The RV Chapman and Curasub have successfully completed a month long expedition into the marine biology and ecology on the deep reefs off the Northwest coast of Dominica. This bottom dwelling fish was photographed on the 30th day of their expedition on a sandy slope at 740 feet deep.
The Chapman Expedition set sail from the capital Roseau on February 25th 2016 to explore the first of many deep-reefs sites on Dominica. The research ranged from Marine Archaeology to Deep-reef Biodiversity, as well as other areas of interest. Aboard the RV Chapman is Curasub a deep-diving submersible.
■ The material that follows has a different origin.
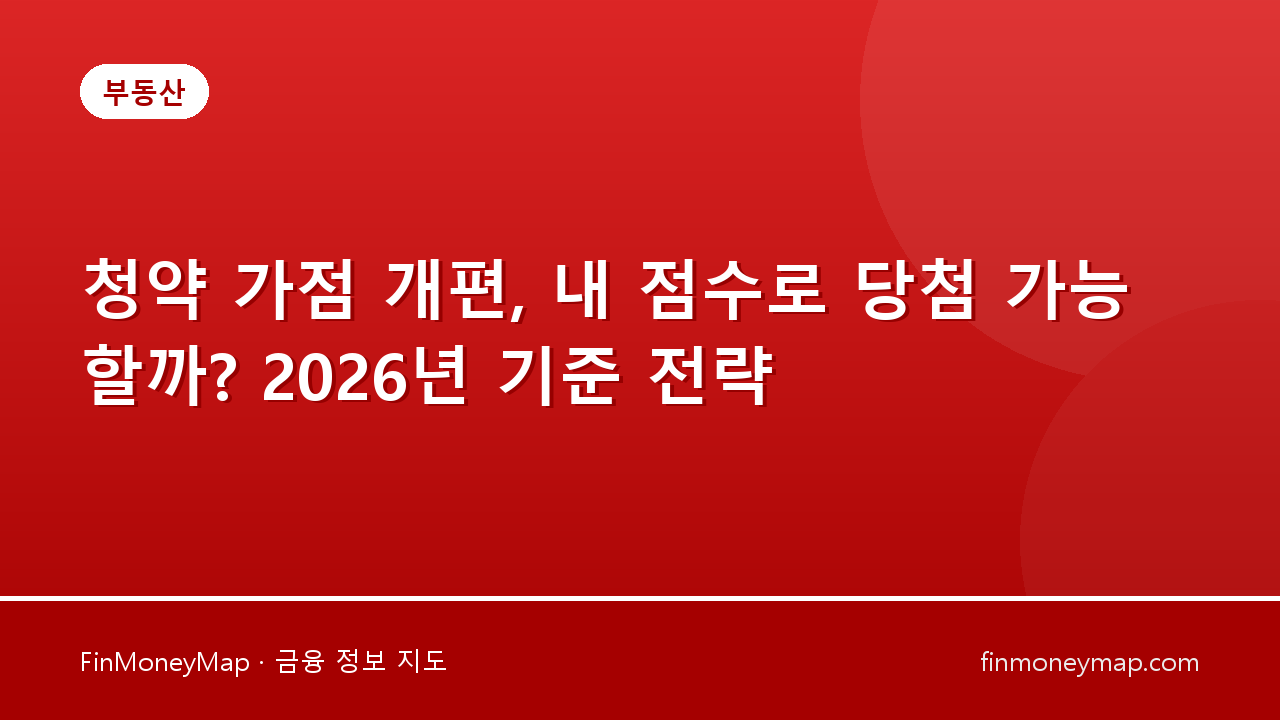 청약 가점 개편, 내 점수로 당첨 가능할까? 2026년 기준 전략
The Curasub is a five-person mini-submersible which can descend to 1,000ft (300m) and is the only research submersible operating in the Caribbean. Inside the Curasub scientist and deep sea experts can explore beyond the depths of recreational SCUBA diving and stay much longer than deep re-breather diving equipment allows. Curasub is also equipped with hydraulic manipulator arms, high definition cameras and collecting equipment.
So what is this fish?
The Chapman Expedition has identified at least one new species of Hogfish and potentially one new species off basslet, however it was this Goosefish which caught our eye on the 30th day of their expedition log.
The Reticulated Goosefish (Lophiodes reticulatus) is perfectly camouflaged for living on the ocean floor. The bottom dwelling fish is found throughout the Caribbean sea and the western Atlantic ocean at depths between 200-2,700ft.
Goosefish or Monkfish are from the Anglerfish family and have a large head and large mouth with long sharp teeth. Anglerfish get their name from a lure that sits on top of their head, which they use to attract small prey. When prey approaches the Anglerfish quickly snaps it’s jaw toward the lure for a quick meal.
This adaptation helps deepwater fish conserve energy as they can remain motionless on the ocean floor waiting for prey to come to them. The Goosefish is covered from snout to tail with fleshy appendages that sway in the current, resemble hydroids or small branching soft corals.